Memory error for sparse high-dimensional multi-index set and about "completeness" vs "downward-closedness"
I ran into an issue is when updating the multi-index set of a sparse high-dimensional function. For instance:
>>> import numpy as np
>>> import minterpy as mp
>>> exp = np.zeros((10,10), dtype=int)
>>> exp[:,0] = np.arange(10)
>>> mi = mp.MultiIndexSet(exp)
>>> mi
MultiIndexSet
[[0 0 0 0 0 0 0 0 0 0]
[1 0 0 0 0 0 0 0 0 0]
[2 0 0 0 0 0 0 0 0 0]
[3 0 0 0 0 0 0 0 0 0]
[4 0 0 0 0 0 0 0 0 0]
[5 0 0 0 0 0 0 0 0 0]
[6 0 0 0 0 0 0 0 0 0]
[7 0 0 0 0 0 0 0 0 0]
[8 0 0 0 0 0 0 0 0 0]
[9 0 0 0 0 0 0 0 0 0]]
is 10-dimensional but very sparse, only the first dimension is "active".
The MultiIndexSet
is complete:
>>> mi.is_complete
True
with the completed_exponents
attribute the same as the exponents of the set itself:
>>> mi.exponents_completed
array([[0, 0, 0, 0, 0, 0, 0, 0, 0, 0],
[1, 0, 0, 0, 0, 0, 0, 0, 0, 0],
[2, 0, 0, 0, 0, 0, 0, 0, 0, 0],
[3, 0, 0, 0, 0, 0, 0, 0, 0, 0],
[4, 0, 0, 0, 0, 0, 0, 0, 0, 0],
[5, 0, 0, 0, 0, 0, 0, 0, 0, 0],
[6, 0, 0, 0, 0, 0, 0, 0, 0, 0],
[7, 0, 0, 0, 0, 0, 0, 0, 0, 0],
[8, 0, 0, 0, 0, 0, 0, 0, 0, 0],
[9, 0, 0, 0, 0, 0, 0, 0, 0, 0]])
But, when I tried to add this multi-index set with a new element:
>>> new_element = np.array([10, 0, 0, 0, 0, 0, 0, 0, 0, 0])
>>> mi.add_exponents(new_element)
Minterpy throws a memory error:
...
numpy.core._exceptions._ArrayMemoryError: Unable to allocate 373. GiB for an array with shape (10, 10, 10, 10, 10, 10, 10, 10, 10, 10, 10) and data type int32
because apparently, Minterpy insists on creating a new instance with the attribute _exponents_completed
whose value is a strictly "complete" multi-index set for the given lp-degree.
In the example above, it will create a "complete" exponents of dimension 10, degree 10, and lp-degree 1.0, which requires a massive amount of storage.
Furthermore, adding exponents also behaves rather strangely depending whether the attribute exponents_completed
has been previously queried at least once or not.
Why?
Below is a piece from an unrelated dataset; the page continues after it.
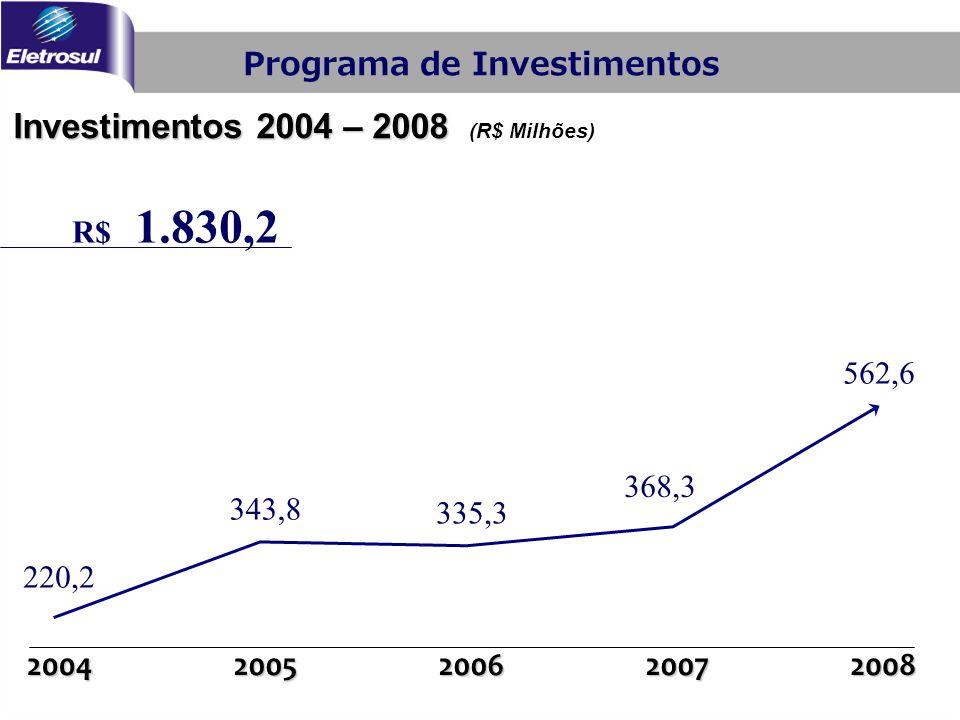 Investimentos 2004 – 2008 Investimentos 2004 – 2008 (R$ Milhões) 20052006200720082004 Programa de Investimentos 220,2 343,8 335,3 368,3 562,6 R$ 1.830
Because in the method _new_instance_if_necessary
the function make_complete
is called only if the hidden attribute _exponents_completed
is not None
.
This attribute is not None
if the attribute exponents_completed
has been once queried.
If I never query exponents_completed
then _exponents_completed
will remain None
and there is no problem adding the new element in the example above.
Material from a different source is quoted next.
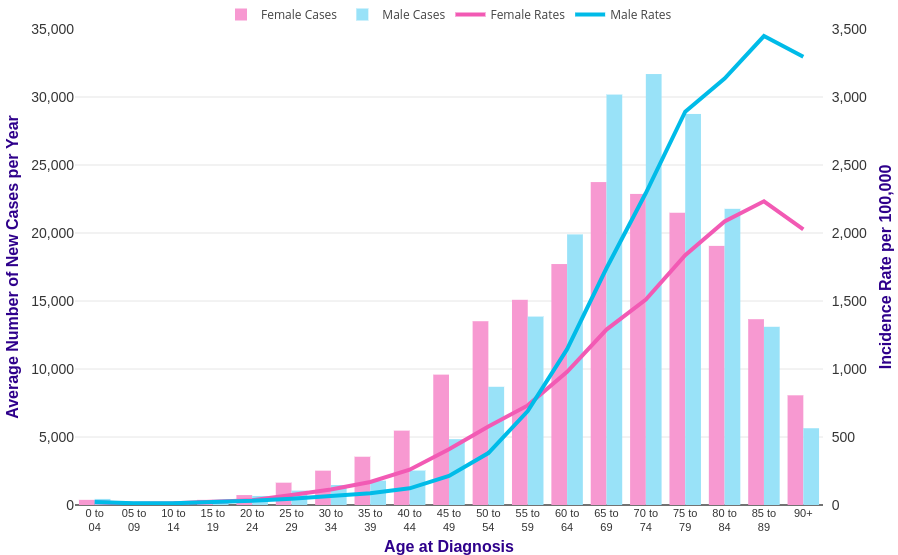 Cancer Incidence By Age Cancer Research Uk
I think, this is an unexpected behavior.
In this particular case, I suppose I can modify _new_instance_if_necessary
to behave more consistently regardless whether an attribute has been queried once or not.
However, I'd also like to discuss the is_complete
attribute of a MultiIndexSet
a bit further.
Completeness vs Downward-closedness
As far as I know, the divided difference scheme work with downward-closed multi-index sets.
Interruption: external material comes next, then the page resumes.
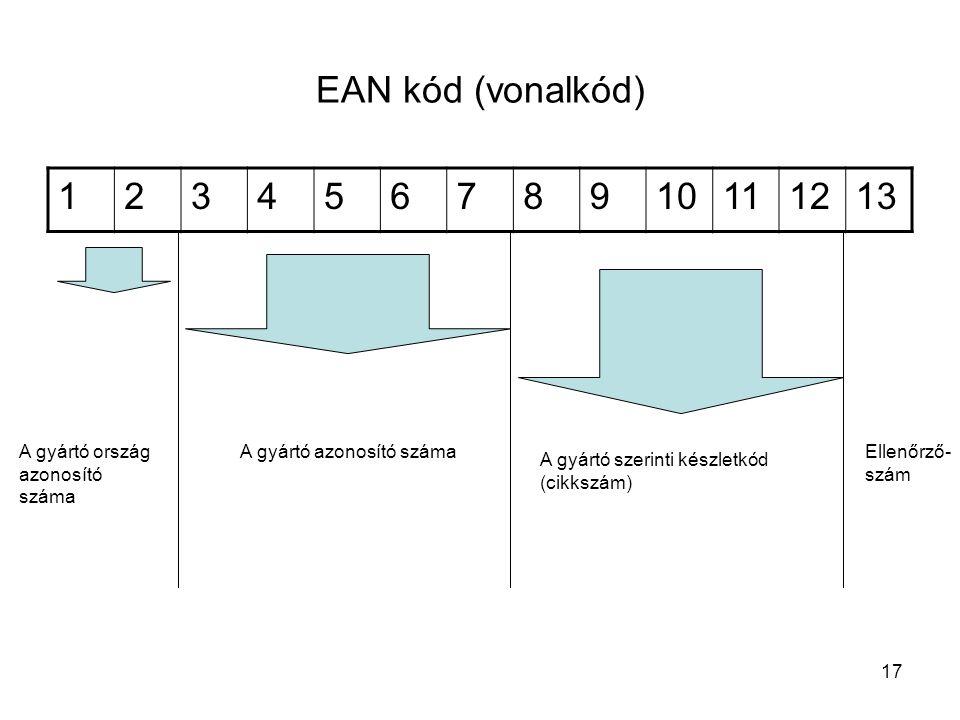 17 EAN kód (vonalkód) 12345678910111213 A gyártó ország azonosító száma A gyártó azonosító száma A gyártó szerinti készletkód (cikkszám) Ellenőrző- sz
But the multi-index set does need to be complete
in the sense of what Minterpy currently adopts.
In other words, while "complete" means downward-closed, downward-closed may not necessarily be "complete".
For instance, the multi-index set:
MultiIndexSet
[[0 0]
[1 0]
[2 0]
[0 1]]
is downward-closed (and DDS works fine with it), but not "complete" with respect to, say, lp-degree 1.0 which is:
MultiIndexSet
[[0 0]
[1 0]
[2 0]
[0 1]
[1 1]
[0 2]]
So completeness would be defined perhaps with respect to a particular lp-degree.
How to deal with these two notions?
Is there any part of the current Minterpy that works only with a strictly "complete" multi-index set?
If yes, should we be explicit in distinguishing these two notions: an attribute for completeness and an attribute for downward-closedness?
If not, what would exactly be the definition of is_complete
and exponents_completed
?
Finally, note that the utility function is_lexicographically_complete
(yet another jargon used) checks if a set of exponents is downward-closed and not complete with respect to an lp-degree.